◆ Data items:

━━━━━━━━━━━━━━━━

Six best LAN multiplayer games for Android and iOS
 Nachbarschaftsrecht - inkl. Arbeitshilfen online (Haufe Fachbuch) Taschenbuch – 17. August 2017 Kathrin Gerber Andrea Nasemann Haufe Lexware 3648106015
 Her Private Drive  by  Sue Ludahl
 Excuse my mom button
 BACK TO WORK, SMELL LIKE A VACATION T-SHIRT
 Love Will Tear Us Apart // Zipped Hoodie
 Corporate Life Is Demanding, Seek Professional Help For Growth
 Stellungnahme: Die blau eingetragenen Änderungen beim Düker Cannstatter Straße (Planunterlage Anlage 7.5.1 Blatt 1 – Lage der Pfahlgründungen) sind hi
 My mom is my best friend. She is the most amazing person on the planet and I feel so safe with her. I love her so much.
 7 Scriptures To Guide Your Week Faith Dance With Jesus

━━━━━━━━━━━━━━━━

◆ Work order:
Print exactly the lines from the one containing "Corporate Life Is" through the last line of the records above, both included.

◆ Written answer:
 Corporate Life Is Demanding, Seek Professional Help For Growth
 Stellungnahme: Die blau eingetragenen Änderungen beim Düker Cannstatter Straße (Planunterlage Anlage 7.5.1 Blatt 1 – Lage der Pfahlgründungen) sind hi
 My mom is my best friend. She is the most amazing person on the planet and I feel so safe with her. I love her so much.
 7 Scriptures To Guide Your Week Faith Dance With Jesus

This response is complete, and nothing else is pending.